### Exercise
Search the data for the string "html", and report each line where it is found.

### Input data
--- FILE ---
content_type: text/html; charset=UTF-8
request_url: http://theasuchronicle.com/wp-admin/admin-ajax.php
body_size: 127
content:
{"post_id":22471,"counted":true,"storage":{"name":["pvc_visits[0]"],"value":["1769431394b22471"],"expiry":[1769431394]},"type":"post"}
--
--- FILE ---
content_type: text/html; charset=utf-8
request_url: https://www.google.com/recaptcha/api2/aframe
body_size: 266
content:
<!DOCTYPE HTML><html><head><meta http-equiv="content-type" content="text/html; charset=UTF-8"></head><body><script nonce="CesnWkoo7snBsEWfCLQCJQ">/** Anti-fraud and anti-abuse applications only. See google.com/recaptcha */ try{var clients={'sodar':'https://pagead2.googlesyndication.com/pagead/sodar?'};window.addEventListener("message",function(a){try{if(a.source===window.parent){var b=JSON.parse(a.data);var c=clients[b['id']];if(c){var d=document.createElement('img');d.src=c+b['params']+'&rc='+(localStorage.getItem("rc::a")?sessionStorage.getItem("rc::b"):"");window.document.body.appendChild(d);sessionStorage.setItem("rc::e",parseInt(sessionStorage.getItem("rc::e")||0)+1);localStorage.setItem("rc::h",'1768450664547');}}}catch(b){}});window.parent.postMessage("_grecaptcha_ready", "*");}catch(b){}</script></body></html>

### Exercise output
content_type: text/html; charset=UTF-8
content_type: text/html; charset=utf-8
<!DOCTYPE HTML><html><head><meta http-equiv="content-type" content="text/html; charset=UTF-8"></head><body><script nonce="CesnWkoo7snBsEWfCLQCJQ">/** Anti-fraud and anti-abuse applications only. See google.com/recaptcha */ try{var clients={'sodar':'https://pagead2.googlesyndication.com/pagead/sodar?'};window.addEventListener("message",function(a){try{if(a.source===window.parent){var b=JSON.parse(a.data);var c=clients[b['id']];if(c){var d=document.createElement('img');d.src=c+b['params']+'&rc='+(localStorage.getItem("rc::a")?sessionStorage.getItem("rc::b"):"");window.document.body.appendChild(d);sessionStorage.setItem("rc::e",parseInt(sessionStorage.getItem("rc::e")||0)+1);localStorage.setItem("rc::h",'1768450664547');}}}catch(b){}});window.parent.postMessage("_grecaptcha_ready", "*");}catch(b){}</script></body></html>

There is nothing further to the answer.